Cependant, les disciples du manoir de Baihe aimaient beaucoup le prince, et ils commençaient à ne plus avoir peur de lui. De plus, la dame Liu ne semblait pas vouloir récupérer les frais de nourriture et d'hébergement, et envoyait souvent des soupes qu'elle avait préparées elle-même au pavillon sur l'eau. En entrant, elle vit Liang Shu en train de bricoler la roue à eau, car récemment, le bruit de ce truc cassé était devenu de plus en plus fort, strident et aigu, presque comme un cri de fantôme, ce qui perturbait vraiment le sommeil.
"Je ne l'entends pas."
"Moi, je l'entends."
"... Alors répares-la."
Liu Xian'an était assis dans le couloir, les mains dans les poches, regardant Liang Shu réparer la roue à eau. Cependant, le prince n'avait pas l'ambition de devenir menuisier depuis son enfance, donc il n'était pas très habile. Plus il réparait, plus il semblait abîmer la roue à eau. Après avoir réussi à assembler les pièces de bois de travers, avant même de les remettre sur la colline artificielle, les morceaux de bois tombèrent avec un bruit sec.
Liu Xian'an retint son rire.
La dame Liu voulait aussi rire.
Finalement, ce fut Liu Xian'an lui-même qui répara la roue à eau. Il se dressa sur la pointe des pieds, installa la roue à eau, puis la fit tourner avec sa main. Des éclats d'argent jaillirent, créant des ondulations.
Liang Shu, appuyant sa main sur son épaule, dit : "Mon frère l'empereur a encore écrit une lettre, nous pressant de retourner à la capitale."

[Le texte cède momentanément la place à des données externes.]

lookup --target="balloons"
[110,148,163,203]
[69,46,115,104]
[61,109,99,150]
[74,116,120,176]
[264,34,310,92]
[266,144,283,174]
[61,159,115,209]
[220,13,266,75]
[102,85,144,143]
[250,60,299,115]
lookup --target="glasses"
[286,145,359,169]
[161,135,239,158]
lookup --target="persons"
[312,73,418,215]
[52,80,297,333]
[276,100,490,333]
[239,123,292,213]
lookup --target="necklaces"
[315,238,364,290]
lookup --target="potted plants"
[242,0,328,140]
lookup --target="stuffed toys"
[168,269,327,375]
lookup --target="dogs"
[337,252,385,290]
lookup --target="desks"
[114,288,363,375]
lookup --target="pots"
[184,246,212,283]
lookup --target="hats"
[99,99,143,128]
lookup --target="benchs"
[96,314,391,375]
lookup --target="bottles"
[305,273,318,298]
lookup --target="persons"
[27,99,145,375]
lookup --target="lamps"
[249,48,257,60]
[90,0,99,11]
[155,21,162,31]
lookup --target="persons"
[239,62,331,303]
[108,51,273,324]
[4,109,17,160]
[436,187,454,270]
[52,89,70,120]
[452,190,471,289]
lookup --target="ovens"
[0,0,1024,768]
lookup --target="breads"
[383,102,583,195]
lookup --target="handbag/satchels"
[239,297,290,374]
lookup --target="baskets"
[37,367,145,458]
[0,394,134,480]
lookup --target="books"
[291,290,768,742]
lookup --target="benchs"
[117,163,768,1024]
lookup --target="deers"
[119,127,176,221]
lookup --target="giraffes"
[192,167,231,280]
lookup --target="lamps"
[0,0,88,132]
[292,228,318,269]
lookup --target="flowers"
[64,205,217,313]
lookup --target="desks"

"D'accord, alors retournons à la capitale," proposa Liu Xian'an en s’essuyant les mains. "Justement, ta blessure est presque guérie. Si nous allons à la capitale maintenant, nous pourrons encore profiter un peu de l'été. Mon père a dit hier qu'il voulait que j'aille préparer une série de médicaments pour le palais impérial."
Liang Shu demanda : "Est-ce pour la dot ?"
Liu Xian'an répondit : "Pour traiter la déficience des deux types de Qi et de sang."
Liang Shu changea d'avis : "La déficience, ce n'est pas bon pour la dot, ce n'est pas de bon augure."
Liu Xian'an resta perplexe : "Les maladies ne sont pas de bon augure."
"Pas nécessairement. Par exemple, si le Yang est trop fort, il faut le réduire un peu," dit Liang Shu en touchant son menton avec son doigt, avec une satisfaction inexplicable. "Cette maladie semble acceptable."
Liu Xian'an : "..."
Bon, il ne voulait pas parler avec ce médecin ignorant.